57 years ago, on September 12, 1959, a launch vehicle Vostok-L was launched from the Baikonur launch site. It put into a lunar flight path the Luna-2 space probe which was to become the world’s first space probe to reach the surface of the Earth’s natural satellite.
The lunar landing took place two days later. These first-generation space probes were delivered from the Earth to the Moon without flight path correction, without braking maneuvers in the lunar space. Nevertheless, the mission was a success. Luna-2 and the last stage of the launch vehicle reached the lunar surface to the west of Sea of Serenity, near the craters Aristillus, Archimedes and Autolycus. Delivered to the lunar surface were so-called ‘pennants’ with the image of the State Emblem of the USSR. And new scientific data were sent back to Earth. Thus, it turned out that the Moon has virtually no magnetic field of its own or any radiation belt.

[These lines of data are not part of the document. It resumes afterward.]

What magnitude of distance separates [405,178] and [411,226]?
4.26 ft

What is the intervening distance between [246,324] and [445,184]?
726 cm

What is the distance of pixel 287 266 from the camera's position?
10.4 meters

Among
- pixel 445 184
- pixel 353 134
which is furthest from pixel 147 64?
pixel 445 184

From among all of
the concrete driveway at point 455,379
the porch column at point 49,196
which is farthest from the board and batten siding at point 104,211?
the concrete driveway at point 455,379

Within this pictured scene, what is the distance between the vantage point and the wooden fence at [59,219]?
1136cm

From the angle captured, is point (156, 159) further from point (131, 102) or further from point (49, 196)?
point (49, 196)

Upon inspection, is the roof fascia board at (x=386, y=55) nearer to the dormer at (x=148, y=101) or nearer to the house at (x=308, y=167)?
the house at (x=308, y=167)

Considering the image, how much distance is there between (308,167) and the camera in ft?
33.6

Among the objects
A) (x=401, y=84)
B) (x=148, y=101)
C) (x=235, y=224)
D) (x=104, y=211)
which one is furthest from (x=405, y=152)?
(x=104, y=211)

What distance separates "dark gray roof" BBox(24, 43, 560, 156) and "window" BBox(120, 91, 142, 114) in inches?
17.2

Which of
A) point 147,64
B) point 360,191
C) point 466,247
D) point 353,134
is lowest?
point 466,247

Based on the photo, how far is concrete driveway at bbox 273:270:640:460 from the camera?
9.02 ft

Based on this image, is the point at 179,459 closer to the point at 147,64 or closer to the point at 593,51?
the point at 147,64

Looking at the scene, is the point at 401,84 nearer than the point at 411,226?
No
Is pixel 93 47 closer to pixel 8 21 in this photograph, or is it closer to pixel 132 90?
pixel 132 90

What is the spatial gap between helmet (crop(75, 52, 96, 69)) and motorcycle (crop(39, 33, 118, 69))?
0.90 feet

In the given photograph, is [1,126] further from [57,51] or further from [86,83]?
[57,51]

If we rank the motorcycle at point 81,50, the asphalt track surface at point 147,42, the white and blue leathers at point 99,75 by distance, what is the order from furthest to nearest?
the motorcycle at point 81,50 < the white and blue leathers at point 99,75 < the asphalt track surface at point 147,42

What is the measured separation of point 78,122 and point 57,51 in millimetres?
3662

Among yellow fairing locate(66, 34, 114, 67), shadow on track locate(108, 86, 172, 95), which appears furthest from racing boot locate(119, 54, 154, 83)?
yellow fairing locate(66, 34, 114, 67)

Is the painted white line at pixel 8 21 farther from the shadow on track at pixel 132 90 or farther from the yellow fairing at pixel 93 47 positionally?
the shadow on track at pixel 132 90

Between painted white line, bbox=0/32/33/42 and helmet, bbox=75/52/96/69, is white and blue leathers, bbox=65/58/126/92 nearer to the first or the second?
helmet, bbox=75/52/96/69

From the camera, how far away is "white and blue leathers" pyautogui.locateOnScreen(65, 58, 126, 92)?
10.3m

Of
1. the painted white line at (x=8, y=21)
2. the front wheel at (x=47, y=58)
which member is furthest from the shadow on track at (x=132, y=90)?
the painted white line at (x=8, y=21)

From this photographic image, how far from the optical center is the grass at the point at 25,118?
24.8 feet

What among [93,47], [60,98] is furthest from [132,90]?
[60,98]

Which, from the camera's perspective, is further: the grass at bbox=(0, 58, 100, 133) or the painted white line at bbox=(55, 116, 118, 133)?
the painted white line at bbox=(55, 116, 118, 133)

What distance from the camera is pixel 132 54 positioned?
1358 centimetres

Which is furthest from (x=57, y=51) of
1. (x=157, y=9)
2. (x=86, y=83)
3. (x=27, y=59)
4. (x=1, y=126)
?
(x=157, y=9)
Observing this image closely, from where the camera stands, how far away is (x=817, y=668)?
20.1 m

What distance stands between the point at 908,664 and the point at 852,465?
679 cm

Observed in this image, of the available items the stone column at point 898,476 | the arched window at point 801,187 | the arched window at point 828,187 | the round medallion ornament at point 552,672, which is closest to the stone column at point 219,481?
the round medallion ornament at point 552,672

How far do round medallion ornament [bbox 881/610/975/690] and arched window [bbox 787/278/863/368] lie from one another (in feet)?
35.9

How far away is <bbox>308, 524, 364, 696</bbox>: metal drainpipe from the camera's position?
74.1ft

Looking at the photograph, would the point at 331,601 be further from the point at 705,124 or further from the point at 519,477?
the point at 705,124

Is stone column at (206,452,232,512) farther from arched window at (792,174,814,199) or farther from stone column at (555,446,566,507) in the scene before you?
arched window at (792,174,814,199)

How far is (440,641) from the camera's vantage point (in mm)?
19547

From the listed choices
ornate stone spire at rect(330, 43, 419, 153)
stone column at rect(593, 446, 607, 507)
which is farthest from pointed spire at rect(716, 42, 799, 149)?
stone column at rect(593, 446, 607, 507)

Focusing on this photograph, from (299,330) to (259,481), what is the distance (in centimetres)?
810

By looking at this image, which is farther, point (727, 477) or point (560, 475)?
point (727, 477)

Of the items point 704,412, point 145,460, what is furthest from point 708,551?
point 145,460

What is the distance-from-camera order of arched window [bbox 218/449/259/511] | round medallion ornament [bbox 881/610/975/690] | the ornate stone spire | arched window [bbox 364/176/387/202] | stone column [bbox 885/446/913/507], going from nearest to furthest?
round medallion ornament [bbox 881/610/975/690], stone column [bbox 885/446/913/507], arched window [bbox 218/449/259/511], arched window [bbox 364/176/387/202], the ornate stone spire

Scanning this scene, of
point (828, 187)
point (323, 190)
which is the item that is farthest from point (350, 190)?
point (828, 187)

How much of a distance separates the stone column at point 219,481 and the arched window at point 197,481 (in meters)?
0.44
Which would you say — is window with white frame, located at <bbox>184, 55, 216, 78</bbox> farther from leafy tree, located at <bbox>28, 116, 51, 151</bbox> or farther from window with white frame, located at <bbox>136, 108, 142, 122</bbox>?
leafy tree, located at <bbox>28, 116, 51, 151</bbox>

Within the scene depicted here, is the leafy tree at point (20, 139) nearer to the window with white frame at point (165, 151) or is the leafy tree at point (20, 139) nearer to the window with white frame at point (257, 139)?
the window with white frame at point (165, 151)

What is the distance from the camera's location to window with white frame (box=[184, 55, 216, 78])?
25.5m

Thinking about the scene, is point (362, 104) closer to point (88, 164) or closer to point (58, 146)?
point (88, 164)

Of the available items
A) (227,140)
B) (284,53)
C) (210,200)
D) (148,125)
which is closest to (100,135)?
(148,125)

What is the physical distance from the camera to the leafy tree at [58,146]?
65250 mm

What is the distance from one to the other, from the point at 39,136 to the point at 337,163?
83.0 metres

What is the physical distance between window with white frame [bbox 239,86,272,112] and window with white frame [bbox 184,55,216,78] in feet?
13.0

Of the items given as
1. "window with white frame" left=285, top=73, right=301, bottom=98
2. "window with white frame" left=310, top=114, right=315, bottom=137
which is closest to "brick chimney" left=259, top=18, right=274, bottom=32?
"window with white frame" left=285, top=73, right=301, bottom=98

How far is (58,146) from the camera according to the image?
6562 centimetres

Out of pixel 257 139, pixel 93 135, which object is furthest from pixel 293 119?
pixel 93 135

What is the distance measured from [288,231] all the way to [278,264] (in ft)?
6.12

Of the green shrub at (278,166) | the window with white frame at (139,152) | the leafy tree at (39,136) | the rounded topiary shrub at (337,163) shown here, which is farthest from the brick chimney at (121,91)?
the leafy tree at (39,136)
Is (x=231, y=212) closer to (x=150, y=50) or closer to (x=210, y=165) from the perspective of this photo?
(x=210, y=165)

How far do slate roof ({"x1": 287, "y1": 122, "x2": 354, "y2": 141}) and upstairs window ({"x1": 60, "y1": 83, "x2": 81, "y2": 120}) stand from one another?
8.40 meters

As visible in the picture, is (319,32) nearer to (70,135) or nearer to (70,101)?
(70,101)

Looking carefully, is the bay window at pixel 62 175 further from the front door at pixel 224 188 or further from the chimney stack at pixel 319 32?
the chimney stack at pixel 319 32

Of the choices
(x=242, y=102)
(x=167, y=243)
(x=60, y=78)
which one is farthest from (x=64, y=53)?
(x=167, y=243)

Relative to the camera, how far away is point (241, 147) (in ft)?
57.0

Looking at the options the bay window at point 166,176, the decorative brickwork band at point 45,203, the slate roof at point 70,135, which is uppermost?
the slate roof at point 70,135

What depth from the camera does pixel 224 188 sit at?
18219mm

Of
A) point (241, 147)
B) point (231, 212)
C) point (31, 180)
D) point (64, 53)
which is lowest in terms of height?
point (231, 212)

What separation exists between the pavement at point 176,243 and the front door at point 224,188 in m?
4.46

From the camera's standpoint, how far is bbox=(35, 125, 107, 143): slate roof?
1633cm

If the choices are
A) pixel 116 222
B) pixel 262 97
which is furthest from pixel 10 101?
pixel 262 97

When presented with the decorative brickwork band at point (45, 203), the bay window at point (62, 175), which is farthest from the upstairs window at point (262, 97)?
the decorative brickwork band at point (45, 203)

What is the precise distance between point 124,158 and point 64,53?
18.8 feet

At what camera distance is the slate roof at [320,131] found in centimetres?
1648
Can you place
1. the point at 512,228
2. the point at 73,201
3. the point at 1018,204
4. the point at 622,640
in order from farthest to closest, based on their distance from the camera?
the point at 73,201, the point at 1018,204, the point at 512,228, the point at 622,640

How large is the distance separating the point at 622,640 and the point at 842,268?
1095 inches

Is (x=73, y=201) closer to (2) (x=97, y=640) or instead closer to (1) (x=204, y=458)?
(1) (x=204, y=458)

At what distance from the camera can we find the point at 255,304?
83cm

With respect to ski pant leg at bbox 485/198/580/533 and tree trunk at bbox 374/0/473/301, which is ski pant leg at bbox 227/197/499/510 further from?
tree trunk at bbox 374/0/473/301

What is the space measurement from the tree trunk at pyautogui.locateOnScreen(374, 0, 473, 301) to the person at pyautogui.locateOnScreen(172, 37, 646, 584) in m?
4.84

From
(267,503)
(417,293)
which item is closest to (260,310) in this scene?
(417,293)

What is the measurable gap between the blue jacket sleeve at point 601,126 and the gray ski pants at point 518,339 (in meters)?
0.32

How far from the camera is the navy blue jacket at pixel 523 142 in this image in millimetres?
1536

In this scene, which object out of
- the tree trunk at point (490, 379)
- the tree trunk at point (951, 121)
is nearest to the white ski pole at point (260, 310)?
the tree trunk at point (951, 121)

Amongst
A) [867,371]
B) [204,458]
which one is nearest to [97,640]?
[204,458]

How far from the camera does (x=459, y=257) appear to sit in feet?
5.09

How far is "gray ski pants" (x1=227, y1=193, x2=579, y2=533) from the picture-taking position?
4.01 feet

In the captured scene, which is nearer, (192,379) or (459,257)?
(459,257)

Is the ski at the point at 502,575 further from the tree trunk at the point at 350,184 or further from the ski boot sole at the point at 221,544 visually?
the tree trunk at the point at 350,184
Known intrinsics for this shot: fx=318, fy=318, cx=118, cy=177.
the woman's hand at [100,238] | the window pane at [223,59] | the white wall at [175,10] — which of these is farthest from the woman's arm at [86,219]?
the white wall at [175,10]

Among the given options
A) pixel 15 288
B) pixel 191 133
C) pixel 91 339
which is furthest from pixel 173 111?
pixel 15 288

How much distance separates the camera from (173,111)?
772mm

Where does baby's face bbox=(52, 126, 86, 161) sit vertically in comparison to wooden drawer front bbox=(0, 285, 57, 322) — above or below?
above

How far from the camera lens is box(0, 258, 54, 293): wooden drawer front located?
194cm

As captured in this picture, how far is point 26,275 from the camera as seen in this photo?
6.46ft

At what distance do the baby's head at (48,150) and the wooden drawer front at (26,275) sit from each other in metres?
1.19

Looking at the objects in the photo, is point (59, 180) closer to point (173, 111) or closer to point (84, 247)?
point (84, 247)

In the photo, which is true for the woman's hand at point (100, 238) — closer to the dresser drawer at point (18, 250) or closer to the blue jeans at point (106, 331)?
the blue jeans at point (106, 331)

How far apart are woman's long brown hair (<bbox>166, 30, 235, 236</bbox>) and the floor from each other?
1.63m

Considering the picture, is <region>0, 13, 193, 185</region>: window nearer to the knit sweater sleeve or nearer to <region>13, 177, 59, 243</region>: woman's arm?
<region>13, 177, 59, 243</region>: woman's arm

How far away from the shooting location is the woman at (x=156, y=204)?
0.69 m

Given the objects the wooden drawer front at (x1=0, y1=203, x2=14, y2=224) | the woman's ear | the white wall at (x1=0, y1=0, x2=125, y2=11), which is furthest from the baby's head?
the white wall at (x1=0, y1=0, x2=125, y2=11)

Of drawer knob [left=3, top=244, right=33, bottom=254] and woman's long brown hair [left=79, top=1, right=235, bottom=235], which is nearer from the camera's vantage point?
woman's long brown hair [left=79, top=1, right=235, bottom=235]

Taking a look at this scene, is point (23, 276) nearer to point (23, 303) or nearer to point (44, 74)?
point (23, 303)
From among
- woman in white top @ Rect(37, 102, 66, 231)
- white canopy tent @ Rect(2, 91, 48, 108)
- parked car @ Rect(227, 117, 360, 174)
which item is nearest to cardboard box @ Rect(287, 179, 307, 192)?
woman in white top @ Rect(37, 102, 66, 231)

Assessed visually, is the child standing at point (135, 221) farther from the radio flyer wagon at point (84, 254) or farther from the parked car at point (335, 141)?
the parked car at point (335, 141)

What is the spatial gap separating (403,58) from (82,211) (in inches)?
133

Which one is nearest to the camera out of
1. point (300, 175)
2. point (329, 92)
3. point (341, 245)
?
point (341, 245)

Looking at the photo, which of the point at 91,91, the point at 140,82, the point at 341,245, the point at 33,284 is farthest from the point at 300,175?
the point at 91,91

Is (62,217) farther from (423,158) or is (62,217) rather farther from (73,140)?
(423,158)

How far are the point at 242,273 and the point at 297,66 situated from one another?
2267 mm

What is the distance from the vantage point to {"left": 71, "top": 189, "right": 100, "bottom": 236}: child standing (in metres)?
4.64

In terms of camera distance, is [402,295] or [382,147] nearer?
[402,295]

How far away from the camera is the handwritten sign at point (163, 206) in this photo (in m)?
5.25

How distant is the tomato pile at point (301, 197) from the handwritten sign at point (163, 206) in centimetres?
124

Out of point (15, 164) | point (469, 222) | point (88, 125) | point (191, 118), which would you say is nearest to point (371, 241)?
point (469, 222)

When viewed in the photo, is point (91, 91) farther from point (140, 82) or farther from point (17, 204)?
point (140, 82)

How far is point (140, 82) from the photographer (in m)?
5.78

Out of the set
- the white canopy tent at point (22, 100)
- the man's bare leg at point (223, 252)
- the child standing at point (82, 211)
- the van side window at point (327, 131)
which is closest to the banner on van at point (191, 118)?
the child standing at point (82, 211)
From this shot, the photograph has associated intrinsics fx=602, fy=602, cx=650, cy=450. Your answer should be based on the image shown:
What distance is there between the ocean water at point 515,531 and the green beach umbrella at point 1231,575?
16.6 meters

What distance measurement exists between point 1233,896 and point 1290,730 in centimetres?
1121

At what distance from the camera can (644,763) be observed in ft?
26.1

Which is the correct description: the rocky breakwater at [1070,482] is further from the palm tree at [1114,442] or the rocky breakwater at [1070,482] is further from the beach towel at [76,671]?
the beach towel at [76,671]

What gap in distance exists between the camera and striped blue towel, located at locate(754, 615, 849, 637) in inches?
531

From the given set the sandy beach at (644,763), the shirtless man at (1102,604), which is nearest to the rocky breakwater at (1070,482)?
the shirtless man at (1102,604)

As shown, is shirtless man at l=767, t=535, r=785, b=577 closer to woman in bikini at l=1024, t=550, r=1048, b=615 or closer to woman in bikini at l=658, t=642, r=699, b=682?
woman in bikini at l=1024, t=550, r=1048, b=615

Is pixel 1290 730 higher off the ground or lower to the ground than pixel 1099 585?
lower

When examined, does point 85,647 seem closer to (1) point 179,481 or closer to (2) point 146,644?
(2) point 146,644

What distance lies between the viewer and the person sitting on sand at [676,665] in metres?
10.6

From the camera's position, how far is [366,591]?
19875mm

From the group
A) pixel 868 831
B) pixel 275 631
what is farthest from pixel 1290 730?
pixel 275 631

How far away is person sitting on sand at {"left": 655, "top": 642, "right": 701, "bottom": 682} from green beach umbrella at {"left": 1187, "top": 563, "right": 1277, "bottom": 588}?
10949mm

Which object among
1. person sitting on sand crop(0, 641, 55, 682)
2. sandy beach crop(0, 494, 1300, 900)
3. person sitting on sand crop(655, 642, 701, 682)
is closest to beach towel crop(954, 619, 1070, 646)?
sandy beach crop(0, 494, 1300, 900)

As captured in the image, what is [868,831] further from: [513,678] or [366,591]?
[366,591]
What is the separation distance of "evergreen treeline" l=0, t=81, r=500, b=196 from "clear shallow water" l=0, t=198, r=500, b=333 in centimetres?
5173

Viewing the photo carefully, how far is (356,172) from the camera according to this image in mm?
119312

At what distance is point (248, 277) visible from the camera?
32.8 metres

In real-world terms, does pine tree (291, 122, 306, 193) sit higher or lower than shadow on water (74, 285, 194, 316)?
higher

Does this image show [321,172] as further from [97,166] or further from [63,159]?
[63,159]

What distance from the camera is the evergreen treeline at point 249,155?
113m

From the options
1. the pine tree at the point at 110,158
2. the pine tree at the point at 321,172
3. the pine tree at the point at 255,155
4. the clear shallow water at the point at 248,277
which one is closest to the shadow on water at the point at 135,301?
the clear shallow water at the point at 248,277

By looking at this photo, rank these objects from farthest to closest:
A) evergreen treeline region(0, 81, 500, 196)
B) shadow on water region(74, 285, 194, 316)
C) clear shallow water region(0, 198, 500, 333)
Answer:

On the next day Special Design Bureau 1 (now RSC Energia), which took part in the development of the space probe Luna-2, received congratulation from the USSR government addressed to “scientists, designers, engineers, technicians, workers and the entire team”. The message reads: “The launch of the second Soviet space rocket, which on September 14 reached the surface of the Moon, ushers in a new era in the mankind’s conquest of space; for the first time in history a flight from Earth to another heavenly body was achieved”.
Subsequently, a mockup of Luna-2 and a rocket stage were displayed at technical exhibitions in Europe. The then Soviet leader Nikita Khrushchev presented the US president Dwight Eisenhower with a replica of the spherical “pennant”, which was delivered to the Moon. It is now kept at the Kansas Cosmosphere museum.